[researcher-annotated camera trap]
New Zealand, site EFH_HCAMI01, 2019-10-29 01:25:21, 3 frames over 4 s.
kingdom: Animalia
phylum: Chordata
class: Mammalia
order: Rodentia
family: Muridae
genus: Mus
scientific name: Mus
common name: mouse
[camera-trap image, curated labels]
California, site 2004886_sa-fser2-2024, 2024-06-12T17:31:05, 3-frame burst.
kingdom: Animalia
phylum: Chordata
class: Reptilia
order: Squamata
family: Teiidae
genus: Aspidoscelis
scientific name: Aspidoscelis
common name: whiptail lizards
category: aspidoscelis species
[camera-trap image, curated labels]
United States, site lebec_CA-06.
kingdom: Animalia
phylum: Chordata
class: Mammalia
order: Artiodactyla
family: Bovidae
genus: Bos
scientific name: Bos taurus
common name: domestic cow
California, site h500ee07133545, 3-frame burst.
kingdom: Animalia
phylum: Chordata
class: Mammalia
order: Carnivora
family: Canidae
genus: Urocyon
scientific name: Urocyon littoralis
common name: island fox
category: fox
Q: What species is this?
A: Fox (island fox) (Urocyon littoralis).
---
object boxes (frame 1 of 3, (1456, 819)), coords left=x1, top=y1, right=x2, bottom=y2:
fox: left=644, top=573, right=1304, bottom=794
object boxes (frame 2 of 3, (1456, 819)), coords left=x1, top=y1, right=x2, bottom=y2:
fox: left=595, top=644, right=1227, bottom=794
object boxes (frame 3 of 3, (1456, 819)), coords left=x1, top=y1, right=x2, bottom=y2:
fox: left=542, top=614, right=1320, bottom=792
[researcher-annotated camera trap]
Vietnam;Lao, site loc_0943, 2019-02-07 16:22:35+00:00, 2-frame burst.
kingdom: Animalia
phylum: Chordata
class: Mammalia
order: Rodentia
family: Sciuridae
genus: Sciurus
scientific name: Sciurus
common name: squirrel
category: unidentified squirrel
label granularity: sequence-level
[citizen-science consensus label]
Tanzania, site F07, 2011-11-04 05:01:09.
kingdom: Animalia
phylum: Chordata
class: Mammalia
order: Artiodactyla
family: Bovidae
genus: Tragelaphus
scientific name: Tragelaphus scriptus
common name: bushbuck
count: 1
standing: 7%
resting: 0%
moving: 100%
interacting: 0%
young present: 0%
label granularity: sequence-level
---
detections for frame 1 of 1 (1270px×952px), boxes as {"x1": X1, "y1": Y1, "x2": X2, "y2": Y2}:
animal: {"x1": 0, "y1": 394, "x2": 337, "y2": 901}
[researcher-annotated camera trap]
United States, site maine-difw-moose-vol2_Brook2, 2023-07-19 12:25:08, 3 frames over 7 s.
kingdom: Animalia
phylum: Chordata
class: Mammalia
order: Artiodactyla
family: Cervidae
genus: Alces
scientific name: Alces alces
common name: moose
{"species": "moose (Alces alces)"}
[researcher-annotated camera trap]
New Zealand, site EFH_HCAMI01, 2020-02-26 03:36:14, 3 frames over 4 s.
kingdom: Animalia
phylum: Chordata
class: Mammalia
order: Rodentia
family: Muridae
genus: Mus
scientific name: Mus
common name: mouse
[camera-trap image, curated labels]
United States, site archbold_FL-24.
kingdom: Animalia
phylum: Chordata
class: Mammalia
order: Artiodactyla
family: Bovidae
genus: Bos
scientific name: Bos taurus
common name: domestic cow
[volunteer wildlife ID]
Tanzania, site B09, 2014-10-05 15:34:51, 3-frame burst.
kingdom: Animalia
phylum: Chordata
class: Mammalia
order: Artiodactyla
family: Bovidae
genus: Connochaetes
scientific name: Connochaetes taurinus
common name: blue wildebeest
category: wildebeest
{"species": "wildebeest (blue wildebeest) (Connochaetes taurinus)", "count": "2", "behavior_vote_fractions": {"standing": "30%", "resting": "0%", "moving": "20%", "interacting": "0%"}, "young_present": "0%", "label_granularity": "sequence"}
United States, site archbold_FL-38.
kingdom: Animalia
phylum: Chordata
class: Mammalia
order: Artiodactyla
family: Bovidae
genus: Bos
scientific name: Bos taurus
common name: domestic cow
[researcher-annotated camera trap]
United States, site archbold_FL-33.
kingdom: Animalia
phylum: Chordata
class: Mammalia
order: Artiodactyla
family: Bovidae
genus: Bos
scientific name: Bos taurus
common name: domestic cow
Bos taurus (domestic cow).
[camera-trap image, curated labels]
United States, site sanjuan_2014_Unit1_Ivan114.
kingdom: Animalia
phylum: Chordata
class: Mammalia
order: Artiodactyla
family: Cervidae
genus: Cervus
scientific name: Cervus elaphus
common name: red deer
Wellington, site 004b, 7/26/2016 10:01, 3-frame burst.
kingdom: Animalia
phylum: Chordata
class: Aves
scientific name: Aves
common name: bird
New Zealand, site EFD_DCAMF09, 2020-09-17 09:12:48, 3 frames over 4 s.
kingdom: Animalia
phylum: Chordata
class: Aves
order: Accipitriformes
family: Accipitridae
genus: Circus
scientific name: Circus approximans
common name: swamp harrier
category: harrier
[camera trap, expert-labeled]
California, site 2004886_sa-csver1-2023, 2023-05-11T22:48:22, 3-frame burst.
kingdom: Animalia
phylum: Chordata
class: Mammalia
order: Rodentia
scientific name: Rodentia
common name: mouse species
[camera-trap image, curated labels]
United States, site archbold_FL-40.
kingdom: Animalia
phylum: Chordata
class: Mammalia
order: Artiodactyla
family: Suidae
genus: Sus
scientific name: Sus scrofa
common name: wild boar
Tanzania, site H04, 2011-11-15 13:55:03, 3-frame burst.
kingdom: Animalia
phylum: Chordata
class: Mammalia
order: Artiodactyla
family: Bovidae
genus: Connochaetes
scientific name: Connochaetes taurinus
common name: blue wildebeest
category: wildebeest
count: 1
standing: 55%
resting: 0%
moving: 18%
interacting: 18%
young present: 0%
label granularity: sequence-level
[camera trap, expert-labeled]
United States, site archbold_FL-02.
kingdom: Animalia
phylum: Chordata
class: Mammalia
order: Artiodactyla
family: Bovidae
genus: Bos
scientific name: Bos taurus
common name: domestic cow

» Task details
Using the listing above, retype each line exactly.

» Response to the task
[researcher-annotated camera trap]
New Zealand, site EFH_HCAMI01, 2019-10-29 01:25:21, 3 frames over 4 s.
kingdom: Animalia
phylum: Chordata
class: Mammalia
order: Rodentia
family: Muridae
genus: Mus
scientific name: Mus
common name: mouse
[camera-trap image, curated labels]
California, site 2004886_sa-fser2-2024, 2024-06-12T17:31:05, 3-frame burst.
kingdom: Animalia
phylum: Chordata
class: Reptilia
order: Squamata
family: Teiidae
genus: Aspidoscelis
scientific name: Aspidoscelis
common name: whiptail lizards
category: aspidoscelis species
[camera-trap image, curated labels]
United States, site lebec_CA-06.
kingdom: Animalia
phylum: Chordata
class: Mammalia
order: Artiodactyla
family: Bovidae
genus: Bos
scientific name: Bos taurus
common name: domestic cow
California, site h500ee07133545, 3-frame burst.
kingdom: Animalia
phylum: Chordata
class: Mammalia
order: Carnivora
family: Canidae
genus: Urocyon
scientific name: Urocyon littoralis
common name: island fox
category: fox
Q: What species is this?
A: Fox (island fox) (Urocyon littoralis).
---
object boxes (frame 1 of 3, (1456, 819)), coords left=x1, top=y1, right=x2, bottom=y2:
fox: left=644, top=573, right=1304, bottom=794
object boxes (frame 2 of 3, (1456, 819)), coords left=x1, top=y1, right=x2, bottom=y2:
fox: left=595, top=644, right=1227, bottom=794
object boxes (frame 3 of 3, (1456, 819)), coords left=x1, top=y1, right=x2, bottom=y2:
fox: left=542, top=614, right=1320, bottom=792
[researcher-annotated camera trap]
Vietnam;Lao, site loc_0943, 2019-02-07 16:22:35+00:00, 2-frame burst.
kingdom: Animalia
phylum: Chordata
class: Mammalia
order: Rodentia
family: Sciuridae
genus: Sciurus
scientific name: Sciurus
common name: squirrel
category: unidentified squirrel
label granularity: sequence-level
[citizen-science consensus label]
Tanzania, site F07, 2011-11-04 05:01:09.
kingdom: Animalia
phylum: Chordata
class: Mammalia
order: Artiodactyla
family: Bovidae
genus: Tragelaphus
scientific name: Tragelaphus scriptus
common name: bushbuck
count: 1
standing: 7%
resting: 0%
moving: 100%
interacting: 0%
young present: 0%
label granularity: sequence-level
---
detections for frame 1 of 1 (1270px×952px), boxes as {"x1": X1, "y1": Y1, "x2": X2, "y2": Y2}:
animal: {"x1": 0, "y1": 394, "x2": 337, "y2": 901}
[researcher-annotated camera trap]
United States, site maine-difw-moose-vol2_Brook2, 2023-07-19 12:25:08, 3 frames over 7 s.
kingdom: Animalia
phylum: Chordata
class: Mammalia
order: Artiodactyla
family: Cervidae
genus: Alces
scientific name: Alces alces
common name: moose
{"species": "moose (Alces alces)"}
[researcher-annotated camera trap]
New Zealand, site EFH_HCAMI01, 2020-02-26 03:36:14, 3 frames over 4 s.
kingdom: Animalia
phylum: Chordata
class: Mammalia
order: Rodentia
family: Muridae
genus: Mus
scientific name: Mus
common name: mouse
[camera-trap image, curated labels]
United States, site archbold_FL-24.
kingdom: Animalia
phylum: Chordata
class: Mammalia
order: Artiodactyla
family: Bovidae
genus: Bos
scientific name: Bos taurus
common name: domestic cow
[volunteer wildlife ID]
Tanzania, site B09, 2014-10-05 15:34:51, 3-frame burst.
kingdom: Animalia
phylum: Chordata
class: Mammalia
order: Artiodactyla
family: Bovidae
genus: Connochaetes
scientific name: Connochaetes taurinus
common name: blue wildebeest
category: wildebeest
{"species": "wildebeest (blue wildebeest) (Connochaetes taurinus)", "count": "2", "behavior_vote_fractions": {"standing": "30%", "resting": "0%", "moving": "20%", "interacting": "0%"}, "young_present": "0%", "label_granularity": "sequence"}
United States, site archbold_FL-38.
kingdom: Animalia
phylum: Chordata
class: Mammalia
order: Artiodactyla
family: Bovidae
genus: Bos
scientific name: Bos taurus
common name: domestic cow
[researcher-annotated camera trap]
United States, site archbold_FL-33.
kingdom: Animalia
phylum: Chordata
class: Mammalia
order: Artiodactyla
family: Bovidae
genus: Bos
scientific name: Bos taurus
common name: domestic cow
Bos taurus (domestic cow).
[camera-trap image, curated labels]
United States, site sanjuan_2014_Unit1_Ivan114.
kingdom: Animalia
phylum: Chordata
class: Mammalia
order: Artiodactyla
family: Cervidae
genus: Cervus
scientific name: Cervus elaphus
common name: red deer
Wellington, site 004b, 7/26/2016 10:01, 3-frame burst.
kingdom: Animalia
phylum: Chordata
class: Aves
scientific name: Aves
common name: bird
New Zealand, site EFD_DCAMF09, 2020-09-17 09:12:48, 3 frames over 4 s.
kingdom: Animalia
phylum: Chordata
class: Aves
order: Accipitriformes
family: Accipitridae
genus: Circus
scientific name: Circus approximans
common name: swamp harrier
category: harrier
[camera trap, expert-labeled]
California, site 2004886_sa-csver1-2023, 2023-05-11T22:48:22, 3-frame burst.
kingdom: Animalia
phylum: Chordata
class: Mammalia
order: Rodentia
scientific name: Rodentia
common name: mouse species
[camera-trap image, curated labels]
United States, site archbold_FL-40.
kingdom: Animalia
phylum: Chordata
class: Mammalia
order: Artiodactyla
family: Suidae
genus: Sus
scientific name: Sus scrofa
common name: wild boar
Tanzania, site H04, 2011-11-15 13:55:03, 3-frame burst.
kingdom: Animalia
phylum: Chordata
class: Mammalia
order: Artiodactyla
family: Bovidae
genus: Connochaetes
scientific name: Connochaetes taurinus
common name: blue wildebeest
category: wildebeest
count: 1
standing: 55%
resting: 0%
moving: 18%
interacting: 18%
young present: 0%
label granularity: sequence-level
[camera trap, expert-labeled]
United States, site archbold_FL-02.
kingdom: Animalia
phylum: Chordata
class: Mammalia
order: Artiodactyla
family: Bovidae
genus: Bos
scientific name: Bos taurus
common name: domestic cow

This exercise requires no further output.